• _Activity_:
Among the lines of the material below, count those with the string "Lote". Give the number alone.
====
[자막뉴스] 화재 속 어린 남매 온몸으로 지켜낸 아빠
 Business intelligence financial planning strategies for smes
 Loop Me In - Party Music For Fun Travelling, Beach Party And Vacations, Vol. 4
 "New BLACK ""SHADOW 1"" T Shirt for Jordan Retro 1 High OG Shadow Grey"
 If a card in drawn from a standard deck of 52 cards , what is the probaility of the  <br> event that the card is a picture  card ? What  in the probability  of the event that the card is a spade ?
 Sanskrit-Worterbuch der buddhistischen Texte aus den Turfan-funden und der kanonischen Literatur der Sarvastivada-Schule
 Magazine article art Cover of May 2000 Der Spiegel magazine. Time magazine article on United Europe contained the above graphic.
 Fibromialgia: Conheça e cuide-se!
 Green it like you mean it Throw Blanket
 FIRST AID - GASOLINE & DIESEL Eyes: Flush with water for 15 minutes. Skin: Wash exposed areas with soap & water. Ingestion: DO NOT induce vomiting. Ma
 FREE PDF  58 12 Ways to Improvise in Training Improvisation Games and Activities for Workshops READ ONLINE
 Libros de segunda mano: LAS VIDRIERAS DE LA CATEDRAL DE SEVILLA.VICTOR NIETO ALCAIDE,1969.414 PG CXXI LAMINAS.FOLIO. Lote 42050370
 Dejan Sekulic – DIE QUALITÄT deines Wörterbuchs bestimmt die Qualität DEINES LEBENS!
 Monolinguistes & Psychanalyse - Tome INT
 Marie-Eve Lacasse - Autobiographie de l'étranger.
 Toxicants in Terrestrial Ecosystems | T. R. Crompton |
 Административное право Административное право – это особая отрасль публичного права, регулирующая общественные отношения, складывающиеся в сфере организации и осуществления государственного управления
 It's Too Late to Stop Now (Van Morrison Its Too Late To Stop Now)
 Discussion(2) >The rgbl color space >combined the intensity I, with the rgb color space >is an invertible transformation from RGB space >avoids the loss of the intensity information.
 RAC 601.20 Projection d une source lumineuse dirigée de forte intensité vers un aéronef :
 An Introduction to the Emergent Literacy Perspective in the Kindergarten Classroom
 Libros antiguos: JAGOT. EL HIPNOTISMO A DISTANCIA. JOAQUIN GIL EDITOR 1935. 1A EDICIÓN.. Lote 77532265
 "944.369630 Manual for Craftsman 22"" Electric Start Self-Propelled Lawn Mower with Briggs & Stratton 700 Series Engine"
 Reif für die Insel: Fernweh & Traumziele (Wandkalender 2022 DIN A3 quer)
====
• _Answer_:
2